SUPPLIED PASSAGE
○ ○ ○ ○
[Rllib] new API stack crashes when using Repeated space

What happened + What you expected to happen

I'm attempting to upgrade our code framework that uses RLLIB and we currently depend on the repeated space object your team has implemented, attempting to use them on 2.44.1 results in a crash

As a Side item is there any documentation support in rllib to support custom gymnasium spaces or even just the entire "core gymnasium" spaces? I don't think there is any way for me to work around this error currently. I would love the capability to implement custom spaces

error message:

(SingleAgentEnvRunner pid=452302)     return func(self, *args, **kwargs)
(SingleAgentEnvRunner pid=452302)   File "/home/clong/.cache/pypoetry/virtualenvs/corl-QTKLdzdH-py3.10/lib/python3.10/site-packages/ray/rllib/execution/rollout_ops.py", line 110, in <lambda>
(SingleAgentEnvRunner pid=452302)     else (lambda w: (w.sample(**random_action_kwargs), w.get_metrics()))
(SingleAgentEnvRunner pid=452302)   File "/home/clong/.cache/pypoetry/virtualenvs/corl-QTKLdzdH-py3.10/lib/python3.10/site-packages/ray/util/tracing/tracing_helper.py", line 463, in _resume_span
(SingleAgentEnvRunner pid=452302)     return method(self, *_args, **_kwargs)
(SingleAgentEnvRunner pid=452302)   File "/home/clong/.cache/pypoetry/virtualenvs/corl-QTKLdzdH-py3.10/lib/python3.10/site-packages/ray/rllib/env/single_agent_env_runner.py", line 206, in sample
(SingleAgentEnvRunner pid=452302)     samples = self._sample(
(SingleAgentEnvRunner pid=452302)   File "/home/clong/.cache/pypoetry/virtualenvs/corl-QTKLdzdH-py3.10/lib/python3.10/site-packages/ray/util/tracing/tracing_helper.py", line 463, in _resume_span
(SingleAgentEnvRunner pid=452302)     return method(self, *_args, **_kwargs)
(SingleAgentEnvRunner pid=452302)   File "/home/clong/.cache/pypoetry/virtualenvs/corl-QTKLdzdH-py3.10/lib/python3.10/site-packages/ray/rllib/env/single_agent_env_runner.py", line 261, in _sample
(SingleAgentEnvRunner pid=452302)     self._reset_envs(episodes, shared_data, explore)
(SingleAgentEnvRunner pid=452302)   File "/home/clong/.cache/pypoetry/virtualenvs/corl-QTKLdzdH-py3.10/lib/python3.10/site-packages/ray/util/tracing/tracing_helper.py", line 463, in _resume_span
(SingleAgentEnvRunner pid=452302)     return method(self, *_args, **_kwargs)
○ ○ ○ ○
EXCERPTED DATA

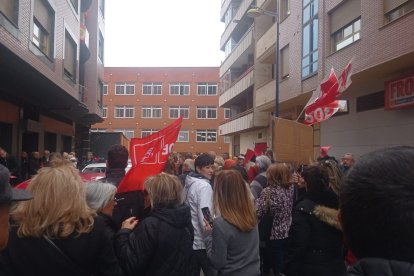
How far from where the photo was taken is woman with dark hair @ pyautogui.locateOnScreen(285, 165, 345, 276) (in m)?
4.24

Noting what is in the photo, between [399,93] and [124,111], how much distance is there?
55600mm

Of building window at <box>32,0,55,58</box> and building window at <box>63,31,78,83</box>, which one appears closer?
building window at <box>32,0,55,58</box>

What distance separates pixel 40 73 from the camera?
12984mm

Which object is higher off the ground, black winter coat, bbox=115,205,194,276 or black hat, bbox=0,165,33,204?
black hat, bbox=0,165,33,204

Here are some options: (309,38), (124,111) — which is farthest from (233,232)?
(124,111)

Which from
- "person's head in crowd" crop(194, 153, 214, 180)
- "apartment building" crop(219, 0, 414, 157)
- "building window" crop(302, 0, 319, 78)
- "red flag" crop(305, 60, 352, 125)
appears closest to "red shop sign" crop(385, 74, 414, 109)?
"apartment building" crop(219, 0, 414, 157)

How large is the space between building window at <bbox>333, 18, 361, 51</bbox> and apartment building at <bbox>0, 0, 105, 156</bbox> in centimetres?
992

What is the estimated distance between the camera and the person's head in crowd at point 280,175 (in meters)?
6.14

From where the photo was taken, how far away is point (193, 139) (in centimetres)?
6462

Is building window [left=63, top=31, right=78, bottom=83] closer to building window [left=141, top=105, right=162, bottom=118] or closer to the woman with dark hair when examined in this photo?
the woman with dark hair

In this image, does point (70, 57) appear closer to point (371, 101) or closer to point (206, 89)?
point (371, 101)

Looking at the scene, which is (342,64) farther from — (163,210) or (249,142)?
(249,142)

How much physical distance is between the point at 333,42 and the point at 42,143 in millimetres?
13288

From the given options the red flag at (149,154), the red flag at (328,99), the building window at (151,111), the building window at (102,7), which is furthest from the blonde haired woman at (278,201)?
the building window at (151,111)
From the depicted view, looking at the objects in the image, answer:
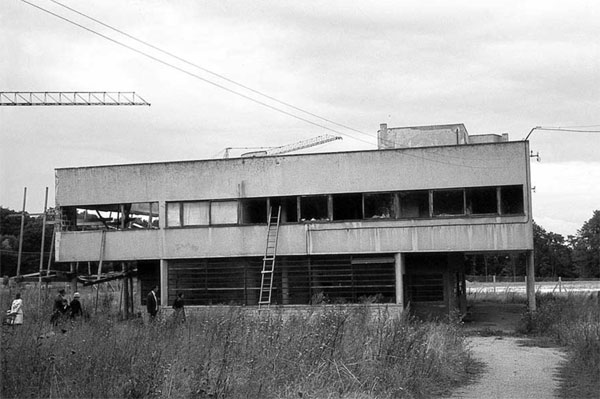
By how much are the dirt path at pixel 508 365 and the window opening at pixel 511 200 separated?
4444mm

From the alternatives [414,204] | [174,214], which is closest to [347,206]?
[414,204]

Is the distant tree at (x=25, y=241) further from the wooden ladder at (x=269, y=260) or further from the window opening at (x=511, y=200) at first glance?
the window opening at (x=511, y=200)

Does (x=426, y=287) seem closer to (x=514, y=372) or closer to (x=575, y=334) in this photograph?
(x=575, y=334)

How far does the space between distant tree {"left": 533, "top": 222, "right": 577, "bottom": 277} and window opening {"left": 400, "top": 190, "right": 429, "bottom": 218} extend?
7341cm

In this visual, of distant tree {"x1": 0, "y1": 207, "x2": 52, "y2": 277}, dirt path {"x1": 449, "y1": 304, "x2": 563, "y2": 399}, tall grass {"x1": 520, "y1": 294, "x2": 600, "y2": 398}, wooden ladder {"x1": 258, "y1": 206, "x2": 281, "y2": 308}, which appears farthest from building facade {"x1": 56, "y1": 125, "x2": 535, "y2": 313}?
distant tree {"x1": 0, "y1": 207, "x2": 52, "y2": 277}

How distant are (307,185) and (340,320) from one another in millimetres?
18764

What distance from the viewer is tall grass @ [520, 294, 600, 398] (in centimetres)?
1499

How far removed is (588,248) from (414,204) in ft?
252

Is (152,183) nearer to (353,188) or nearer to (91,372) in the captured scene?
(353,188)

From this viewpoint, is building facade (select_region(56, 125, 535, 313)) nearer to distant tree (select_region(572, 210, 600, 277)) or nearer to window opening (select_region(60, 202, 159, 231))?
window opening (select_region(60, 202, 159, 231))

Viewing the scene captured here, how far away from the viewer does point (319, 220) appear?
32812 millimetres

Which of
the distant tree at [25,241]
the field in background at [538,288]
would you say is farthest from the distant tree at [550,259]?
the distant tree at [25,241]

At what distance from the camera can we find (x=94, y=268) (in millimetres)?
43750

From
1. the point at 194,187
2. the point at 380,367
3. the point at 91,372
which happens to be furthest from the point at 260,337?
the point at 194,187
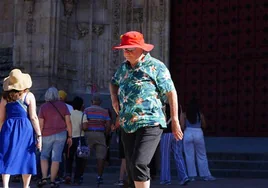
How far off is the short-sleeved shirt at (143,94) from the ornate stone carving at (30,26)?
11313 millimetres

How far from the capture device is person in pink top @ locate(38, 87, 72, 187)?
10.9m

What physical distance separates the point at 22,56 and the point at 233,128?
20.6ft

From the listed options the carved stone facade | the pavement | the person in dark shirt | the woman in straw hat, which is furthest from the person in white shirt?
the carved stone facade

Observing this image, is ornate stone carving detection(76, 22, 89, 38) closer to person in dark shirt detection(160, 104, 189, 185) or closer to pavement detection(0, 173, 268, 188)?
pavement detection(0, 173, 268, 188)

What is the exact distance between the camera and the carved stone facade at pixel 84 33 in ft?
57.8

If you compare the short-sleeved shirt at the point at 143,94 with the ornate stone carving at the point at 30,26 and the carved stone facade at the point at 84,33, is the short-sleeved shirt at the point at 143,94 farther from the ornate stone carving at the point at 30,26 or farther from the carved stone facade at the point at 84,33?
the ornate stone carving at the point at 30,26

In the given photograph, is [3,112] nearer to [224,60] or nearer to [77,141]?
[77,141]

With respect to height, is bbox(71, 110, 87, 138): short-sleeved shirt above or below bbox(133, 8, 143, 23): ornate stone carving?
below

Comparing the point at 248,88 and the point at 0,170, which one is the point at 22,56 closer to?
the point at 248,88

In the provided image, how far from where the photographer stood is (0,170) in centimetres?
812

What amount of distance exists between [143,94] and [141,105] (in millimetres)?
117

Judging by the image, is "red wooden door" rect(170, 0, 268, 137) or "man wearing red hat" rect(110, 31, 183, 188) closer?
"man wearing red hat" rect(110, 31, 183, 188)

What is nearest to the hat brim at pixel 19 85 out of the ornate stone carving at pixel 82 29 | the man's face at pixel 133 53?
the man's face at pixel 133 53

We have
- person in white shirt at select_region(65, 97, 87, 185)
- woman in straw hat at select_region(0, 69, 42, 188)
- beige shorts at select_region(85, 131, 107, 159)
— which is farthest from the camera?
person in white shirt at select_region(65, 97, 87, 185)
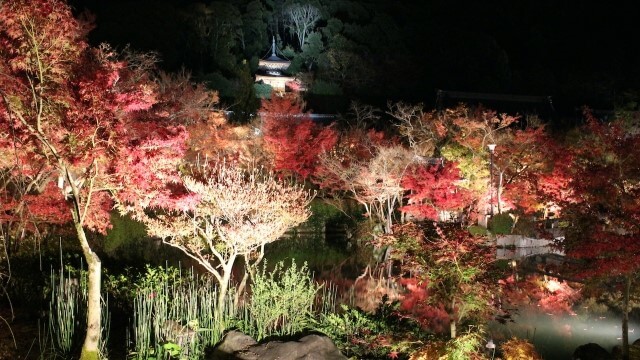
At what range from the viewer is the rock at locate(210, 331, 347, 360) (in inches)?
256

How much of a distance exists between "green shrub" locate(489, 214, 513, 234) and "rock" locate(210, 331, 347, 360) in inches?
519

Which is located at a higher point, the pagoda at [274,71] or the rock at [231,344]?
the pagoda at [274,71]

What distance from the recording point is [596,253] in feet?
28.9

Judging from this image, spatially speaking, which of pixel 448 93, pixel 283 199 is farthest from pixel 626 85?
pixel 283 199

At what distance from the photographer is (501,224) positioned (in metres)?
18.8

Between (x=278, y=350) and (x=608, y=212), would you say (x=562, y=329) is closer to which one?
(x=608, y=212)

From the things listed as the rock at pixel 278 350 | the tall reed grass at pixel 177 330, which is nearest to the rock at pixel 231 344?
the rock at pixel 278 350

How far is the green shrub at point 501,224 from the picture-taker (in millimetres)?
18688

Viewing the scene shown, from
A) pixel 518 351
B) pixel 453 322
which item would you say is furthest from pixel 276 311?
pixel 518 351

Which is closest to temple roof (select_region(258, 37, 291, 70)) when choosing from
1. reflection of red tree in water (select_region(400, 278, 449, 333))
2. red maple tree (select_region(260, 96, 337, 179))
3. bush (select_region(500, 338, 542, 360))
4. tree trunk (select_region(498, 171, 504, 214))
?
red maple tree (select_region(260, 96, 337, 179))

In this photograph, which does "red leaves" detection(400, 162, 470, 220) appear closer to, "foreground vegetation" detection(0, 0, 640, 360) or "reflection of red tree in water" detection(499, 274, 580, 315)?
"foreground vegetation" detection(0, 0, 640, 360)

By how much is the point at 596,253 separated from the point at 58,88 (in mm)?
8292

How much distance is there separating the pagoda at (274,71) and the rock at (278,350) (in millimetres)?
35670

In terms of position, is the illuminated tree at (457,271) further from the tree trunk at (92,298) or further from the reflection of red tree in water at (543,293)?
the reflection of red tree in water at (543,293)
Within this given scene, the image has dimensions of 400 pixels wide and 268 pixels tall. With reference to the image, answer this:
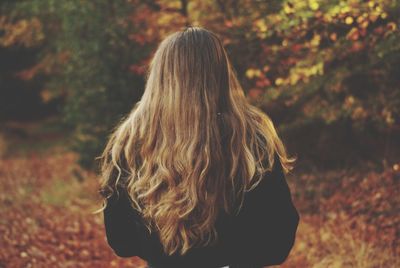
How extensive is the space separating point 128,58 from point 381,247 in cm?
500

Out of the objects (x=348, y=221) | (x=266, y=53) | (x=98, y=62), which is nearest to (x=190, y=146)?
(x=266, y=53)

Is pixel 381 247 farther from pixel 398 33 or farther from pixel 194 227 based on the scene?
pixel 194 227

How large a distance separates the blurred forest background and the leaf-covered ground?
0.02 m

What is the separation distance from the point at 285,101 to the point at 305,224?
1594 millimetres

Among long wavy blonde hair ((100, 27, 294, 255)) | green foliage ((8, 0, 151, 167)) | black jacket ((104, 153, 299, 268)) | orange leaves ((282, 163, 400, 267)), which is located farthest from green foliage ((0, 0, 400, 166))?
black jacket ((104, 153, 299, 268))

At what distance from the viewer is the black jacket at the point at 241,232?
7.55ft

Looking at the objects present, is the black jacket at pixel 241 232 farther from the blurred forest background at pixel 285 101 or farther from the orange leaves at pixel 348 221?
the orange leaves at pixel 348 221

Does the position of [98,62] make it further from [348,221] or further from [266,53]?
[348,221]

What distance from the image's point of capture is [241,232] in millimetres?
2377

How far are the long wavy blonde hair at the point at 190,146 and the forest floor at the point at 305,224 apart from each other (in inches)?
126

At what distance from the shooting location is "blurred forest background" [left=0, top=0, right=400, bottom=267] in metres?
5.46

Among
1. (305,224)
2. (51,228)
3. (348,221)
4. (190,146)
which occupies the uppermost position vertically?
(190,146)

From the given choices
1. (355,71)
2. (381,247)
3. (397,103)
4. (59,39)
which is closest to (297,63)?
(355,71)

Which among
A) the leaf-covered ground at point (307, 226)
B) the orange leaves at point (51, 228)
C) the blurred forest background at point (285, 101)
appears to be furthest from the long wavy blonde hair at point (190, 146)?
the orange leaves at point (51, 228)
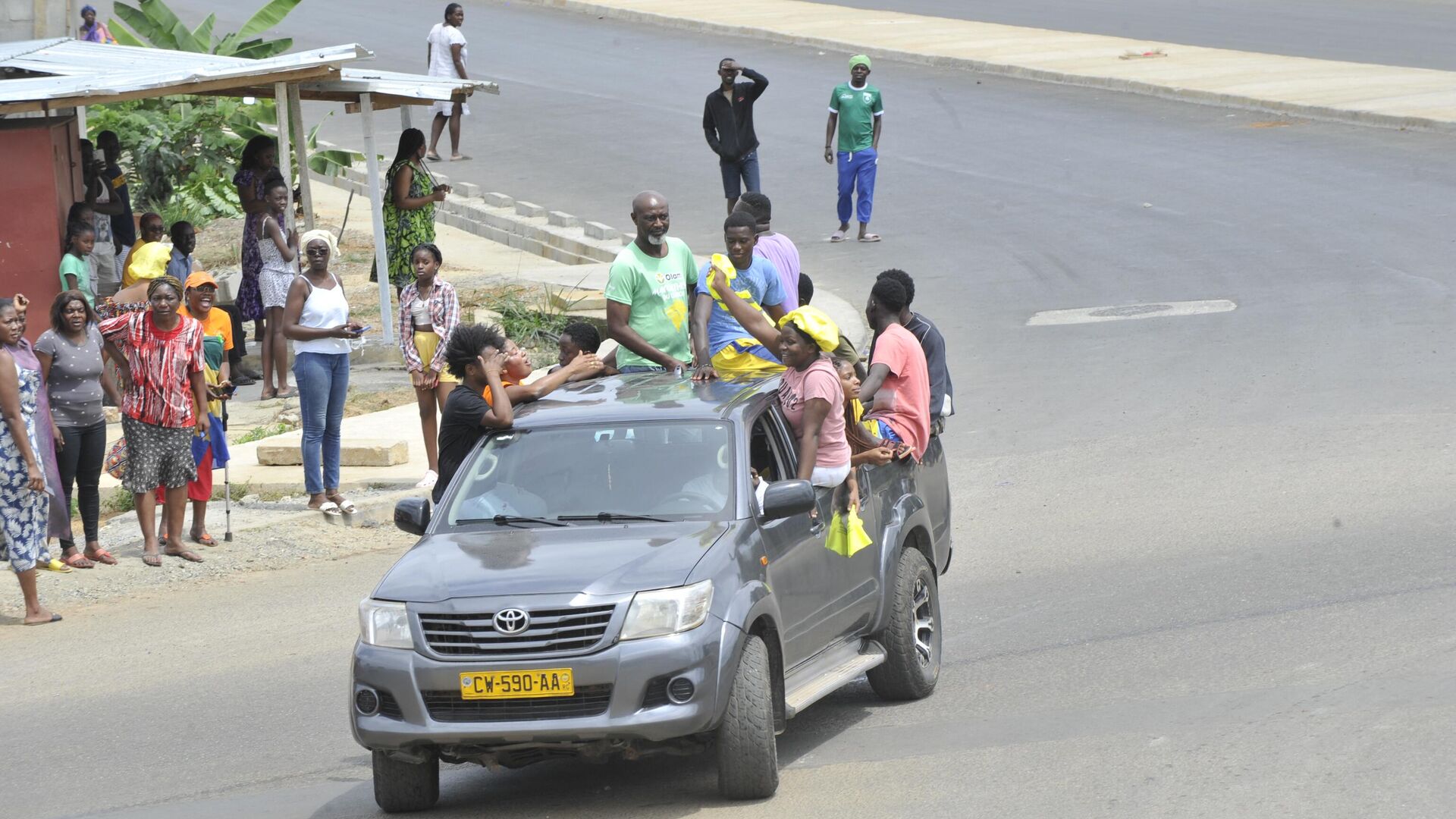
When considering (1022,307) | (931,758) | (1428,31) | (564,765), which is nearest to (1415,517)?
(931,758)

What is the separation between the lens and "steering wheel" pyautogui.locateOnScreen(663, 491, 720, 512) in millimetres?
7480

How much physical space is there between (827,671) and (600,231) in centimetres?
1439

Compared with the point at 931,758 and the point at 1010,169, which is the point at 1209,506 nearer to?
the point at 931,758

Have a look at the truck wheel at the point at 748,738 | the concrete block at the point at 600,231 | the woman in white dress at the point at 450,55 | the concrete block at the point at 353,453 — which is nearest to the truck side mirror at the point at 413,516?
the truck wheel at the point at 748,738

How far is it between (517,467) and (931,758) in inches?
83.5

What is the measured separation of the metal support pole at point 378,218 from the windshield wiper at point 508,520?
A: 892 centimetres

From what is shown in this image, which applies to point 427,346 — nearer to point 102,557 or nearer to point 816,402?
point 102,557

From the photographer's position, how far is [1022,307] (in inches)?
701

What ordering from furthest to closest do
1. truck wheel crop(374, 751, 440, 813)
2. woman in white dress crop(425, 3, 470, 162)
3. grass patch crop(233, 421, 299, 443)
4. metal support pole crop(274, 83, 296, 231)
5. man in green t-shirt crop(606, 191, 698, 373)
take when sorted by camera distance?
woman in white dress crop(425, 3, 470, 162) → metal support pole crop(274, 83, 296, 231) → grass patch crop(233, 421, 299, 443) → man in green t-shirt crop(606, 191, 698, 373) → truck wheel crop(374, 751, 440, 813)

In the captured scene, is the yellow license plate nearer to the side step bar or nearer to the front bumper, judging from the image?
the front bumper

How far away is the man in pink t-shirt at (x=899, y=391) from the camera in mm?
8977

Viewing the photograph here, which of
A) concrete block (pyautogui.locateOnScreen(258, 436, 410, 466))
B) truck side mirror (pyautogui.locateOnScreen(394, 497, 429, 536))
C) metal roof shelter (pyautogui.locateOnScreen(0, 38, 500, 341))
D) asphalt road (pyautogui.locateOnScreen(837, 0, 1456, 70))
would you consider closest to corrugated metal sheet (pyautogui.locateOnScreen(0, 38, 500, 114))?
metal roof shelter (pyautogui.locateOnScreen(0, 38, 500, 341))

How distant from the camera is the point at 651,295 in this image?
1085 cm

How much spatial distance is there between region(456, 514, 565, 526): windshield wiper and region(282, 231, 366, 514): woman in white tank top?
4.90 m
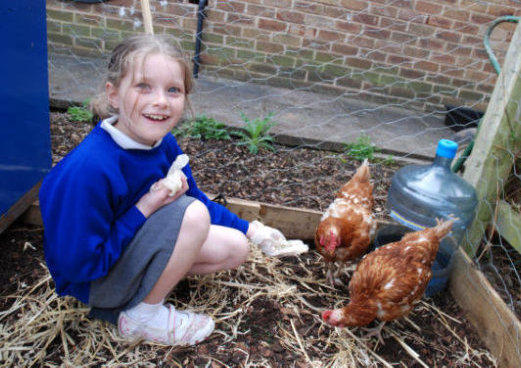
○ ○ ○ ○
EXERCISE
Write out everything in the RLlib crash report from "As a Side item" down to "func(self, *args, **kwargs)". The listing has no part in this work.

WRITTEN ANSWER
As a Side item is there any documentation support in rllib to support custom gymnasium spaces or even just the entire "core gymnasium" spaces? I don't think there is any way for me to work around this error currently. I would love the capability to implement custom spaces

error message:

(SingleAgentEnvRunner pid=452302)     return func(self, *args, **kwargs)